The rupee on Tuesday dropped sharply by 97 paise to more than nine-month low of 72.39 against the US dollar as heavy sell-off in the domestic equity market, weak macro environment and a stronger greenback kept investors edgy.
The Indian currency came under pressure after official data released on Friday showed that India's GDP growth fell to an over six-year low of 5 per cent in the June quarter.
Besides, the growth of eight core industries dropped to 2.1 per cent in July, mainly due to contraction in coal, crude oil and natural gas production.
The rupee opened lower at 72 to the US dollar at the interbank foreign exchange market and lost further ground to touch a low of 72.40 against the dollar.

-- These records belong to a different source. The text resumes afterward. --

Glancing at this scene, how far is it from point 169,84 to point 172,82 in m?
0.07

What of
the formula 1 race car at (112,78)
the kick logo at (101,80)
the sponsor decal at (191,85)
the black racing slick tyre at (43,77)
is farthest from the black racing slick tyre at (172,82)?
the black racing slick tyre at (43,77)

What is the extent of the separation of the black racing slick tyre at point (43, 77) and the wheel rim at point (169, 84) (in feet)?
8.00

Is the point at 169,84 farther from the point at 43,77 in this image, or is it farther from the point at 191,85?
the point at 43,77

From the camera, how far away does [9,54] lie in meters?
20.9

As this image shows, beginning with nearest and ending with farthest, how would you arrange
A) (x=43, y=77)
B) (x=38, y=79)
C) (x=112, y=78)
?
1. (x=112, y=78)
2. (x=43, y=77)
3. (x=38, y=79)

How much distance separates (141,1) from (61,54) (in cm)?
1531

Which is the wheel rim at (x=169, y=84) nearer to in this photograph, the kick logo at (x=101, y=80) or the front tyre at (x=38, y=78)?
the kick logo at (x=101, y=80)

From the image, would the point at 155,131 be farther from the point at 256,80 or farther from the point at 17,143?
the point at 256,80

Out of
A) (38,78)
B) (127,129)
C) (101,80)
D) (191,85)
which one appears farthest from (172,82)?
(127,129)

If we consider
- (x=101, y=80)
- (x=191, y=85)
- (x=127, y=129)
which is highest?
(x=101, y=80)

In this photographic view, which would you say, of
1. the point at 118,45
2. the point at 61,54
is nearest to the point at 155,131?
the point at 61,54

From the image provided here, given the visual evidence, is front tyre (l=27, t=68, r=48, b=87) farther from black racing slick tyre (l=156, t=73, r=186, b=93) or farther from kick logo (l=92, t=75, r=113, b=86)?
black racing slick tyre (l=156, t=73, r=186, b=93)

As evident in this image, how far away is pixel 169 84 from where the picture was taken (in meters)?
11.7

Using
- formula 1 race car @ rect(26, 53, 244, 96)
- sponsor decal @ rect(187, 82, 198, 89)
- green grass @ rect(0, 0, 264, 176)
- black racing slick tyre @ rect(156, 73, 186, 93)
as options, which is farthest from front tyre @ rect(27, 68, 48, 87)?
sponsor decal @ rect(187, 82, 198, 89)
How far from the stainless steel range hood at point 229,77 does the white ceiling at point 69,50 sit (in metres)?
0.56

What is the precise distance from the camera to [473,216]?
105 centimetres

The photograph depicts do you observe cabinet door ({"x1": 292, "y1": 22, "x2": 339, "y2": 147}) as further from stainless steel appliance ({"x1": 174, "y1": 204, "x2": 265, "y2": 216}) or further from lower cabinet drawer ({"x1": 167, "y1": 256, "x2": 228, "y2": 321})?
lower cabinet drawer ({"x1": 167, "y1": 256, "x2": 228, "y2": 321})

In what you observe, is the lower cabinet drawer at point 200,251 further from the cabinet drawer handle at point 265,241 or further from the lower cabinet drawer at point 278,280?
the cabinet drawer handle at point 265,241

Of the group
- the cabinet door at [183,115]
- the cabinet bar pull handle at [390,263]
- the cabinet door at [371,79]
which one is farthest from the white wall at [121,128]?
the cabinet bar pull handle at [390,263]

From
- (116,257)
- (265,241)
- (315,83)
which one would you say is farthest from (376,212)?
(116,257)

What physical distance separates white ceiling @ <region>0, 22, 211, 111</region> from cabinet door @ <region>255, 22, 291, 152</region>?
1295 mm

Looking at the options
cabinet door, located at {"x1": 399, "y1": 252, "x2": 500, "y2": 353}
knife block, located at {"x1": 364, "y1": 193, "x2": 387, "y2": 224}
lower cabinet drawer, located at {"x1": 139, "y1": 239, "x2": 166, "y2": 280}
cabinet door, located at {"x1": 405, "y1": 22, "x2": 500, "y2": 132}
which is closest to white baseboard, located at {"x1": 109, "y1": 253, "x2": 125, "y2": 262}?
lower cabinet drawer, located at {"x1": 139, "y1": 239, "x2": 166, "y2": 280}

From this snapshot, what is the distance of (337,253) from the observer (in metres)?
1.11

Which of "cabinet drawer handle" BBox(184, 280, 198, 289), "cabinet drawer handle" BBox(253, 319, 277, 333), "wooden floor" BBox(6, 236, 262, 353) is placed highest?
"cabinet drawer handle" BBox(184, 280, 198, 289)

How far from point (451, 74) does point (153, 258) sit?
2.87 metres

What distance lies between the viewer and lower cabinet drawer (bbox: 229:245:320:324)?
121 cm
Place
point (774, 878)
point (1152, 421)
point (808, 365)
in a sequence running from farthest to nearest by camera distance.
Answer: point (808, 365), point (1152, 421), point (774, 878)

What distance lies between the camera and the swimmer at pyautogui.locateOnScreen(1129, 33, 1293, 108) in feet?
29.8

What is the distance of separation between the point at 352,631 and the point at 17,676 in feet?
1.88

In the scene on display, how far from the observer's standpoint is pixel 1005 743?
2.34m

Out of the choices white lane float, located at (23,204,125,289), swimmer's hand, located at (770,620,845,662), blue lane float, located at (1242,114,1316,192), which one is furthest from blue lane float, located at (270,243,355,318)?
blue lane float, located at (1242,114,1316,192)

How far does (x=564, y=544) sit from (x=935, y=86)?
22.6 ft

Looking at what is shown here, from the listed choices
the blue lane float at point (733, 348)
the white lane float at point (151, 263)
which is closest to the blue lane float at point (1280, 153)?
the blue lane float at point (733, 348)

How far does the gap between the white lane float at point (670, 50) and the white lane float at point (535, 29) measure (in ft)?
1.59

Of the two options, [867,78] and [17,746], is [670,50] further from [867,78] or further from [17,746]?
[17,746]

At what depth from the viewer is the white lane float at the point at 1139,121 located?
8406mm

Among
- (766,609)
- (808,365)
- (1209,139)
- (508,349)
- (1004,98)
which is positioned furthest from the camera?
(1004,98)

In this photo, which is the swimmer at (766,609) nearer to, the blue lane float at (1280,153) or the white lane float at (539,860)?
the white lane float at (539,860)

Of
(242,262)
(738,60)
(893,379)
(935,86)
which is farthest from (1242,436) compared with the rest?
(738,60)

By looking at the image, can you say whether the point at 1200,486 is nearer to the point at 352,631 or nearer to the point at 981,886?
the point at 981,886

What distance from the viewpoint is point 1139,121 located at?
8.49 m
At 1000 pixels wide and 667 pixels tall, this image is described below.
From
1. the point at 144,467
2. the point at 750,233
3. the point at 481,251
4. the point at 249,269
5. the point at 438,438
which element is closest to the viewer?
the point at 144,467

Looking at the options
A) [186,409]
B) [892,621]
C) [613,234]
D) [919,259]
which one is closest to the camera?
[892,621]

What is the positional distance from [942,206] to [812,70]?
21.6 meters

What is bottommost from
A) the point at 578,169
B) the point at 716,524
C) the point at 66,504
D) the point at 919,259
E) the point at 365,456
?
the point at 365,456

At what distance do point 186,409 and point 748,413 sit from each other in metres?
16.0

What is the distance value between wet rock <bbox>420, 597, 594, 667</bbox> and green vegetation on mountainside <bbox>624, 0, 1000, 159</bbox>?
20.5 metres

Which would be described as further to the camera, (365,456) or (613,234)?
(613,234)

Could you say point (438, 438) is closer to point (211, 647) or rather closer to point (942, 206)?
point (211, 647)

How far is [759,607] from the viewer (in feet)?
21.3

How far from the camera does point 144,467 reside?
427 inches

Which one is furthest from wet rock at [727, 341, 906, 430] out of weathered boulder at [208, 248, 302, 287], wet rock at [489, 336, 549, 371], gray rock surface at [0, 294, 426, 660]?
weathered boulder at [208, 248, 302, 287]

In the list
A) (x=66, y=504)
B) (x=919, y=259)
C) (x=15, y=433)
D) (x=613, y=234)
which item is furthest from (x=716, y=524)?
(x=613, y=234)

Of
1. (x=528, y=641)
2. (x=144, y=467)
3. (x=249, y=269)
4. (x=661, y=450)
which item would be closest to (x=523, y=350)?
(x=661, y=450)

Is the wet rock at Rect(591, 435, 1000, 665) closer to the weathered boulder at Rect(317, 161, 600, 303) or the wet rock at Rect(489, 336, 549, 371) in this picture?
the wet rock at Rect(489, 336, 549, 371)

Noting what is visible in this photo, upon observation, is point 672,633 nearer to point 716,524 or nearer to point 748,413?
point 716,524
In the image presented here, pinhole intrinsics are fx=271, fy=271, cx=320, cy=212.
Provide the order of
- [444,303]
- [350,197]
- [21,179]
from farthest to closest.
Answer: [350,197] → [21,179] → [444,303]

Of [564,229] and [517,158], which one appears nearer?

The domestic currency settled down by 97 paise at 72.39 per dollar, logging its worst single-day fall since August 5 and the lowest closing level since November 13, 2018.
The forex market was closed on Monday on account of Ganesh Chaturthi.
In addition, IHS Markit India Manufacturing Purchasing Managers' Index (PMI) showed that the country's manufacturing sector activity declined to its 15-month low in August.
"GDP data was lower than expected and was down for the fifth consecutive quarter. June quarter GDP grew at the slowest pace since March 2013. Monthly auto sales, eight core infra data and PMI data also came in weak along with the GDP and weighed on the India Rupee," said V K Sharma, Head PCG & Capital Markets Strategy, HDFC Securities.
Forex traders said a stronger dollar also dragged the rupee down. The dollar index, which gauges the greenback's strength against a basket of six currencies, inched up 0.36 per cent to 99.27.
"The dollar Index climbed to the highest in more than two years as uncertainty over the planning of US-China trade talks' underpinned demand for the US currency," Sharma said.
The lingering US-China trade war and Brexit fears dragged the domestic currency, even as crude oil prices eased.
Angel Broking Research Analyst Vaqarjaved Khan said, "US-China trade war jitters and weak quarterly GDP data from India lead to this fall.
"Rupee is likely to depreciate towards 73.5 by the end of September'19 if the trade war escalates further between US and China and outflows from Indian equity market continues.”
China on Monday said it had lodged a complaint against the US with the World Trade Organization (WTO), one day after new tariffs were imposed by Washington on billions of dollars of Chinese goods came into force.
"The Rupee, already under pressure from strong dollar amidst Brexit worries, received a major jolt as June quarter's GDP reading fell to 5 per cent. This was further exacerbated by dismal August auto sales even as markets gave a thumbs down to PSB mergers, thereby raising worries of further rupee selling, as the FII exodus from equities continues," Anand James, Chief Market Strategist at Geojit Financial Services, commented.
Inflows are coming in the form of bonds, anticipating more rate cuts, but they remain less compared to the outflows, he added.
Foreign funds pulled out USD 2.3 billion from local shares in August, the biggest outflow since October, Sharma said.
Brent crude futures, the global oil benchmark, eased 1.55 per cent to USD 57.75 per barrel.
The 10-year government bond yield was at 6.52 per cent on Friday.
On the domestic market front, the BSE benchmark Sensex crashed nearly 770 points and the NSE Nifty tumbled over 225 points on Tuesday. The 30-share index ended 769.88 points, or 2.06 per cent, lower at 36,562.91. The broader Nifty too sank 225.35 points, or 2.04 per cent, to settle at 10,797.90.
Meanwhile, Financial Benchmark India Private Ltd (FBIL) set the reference rate for the rupee/dollar at 71.7586 and for rupee/euro at 79.2397. The reference rate for rupee/British pound was fixed at 87.4292 and for rupee/100 Japanese yen at 67.49.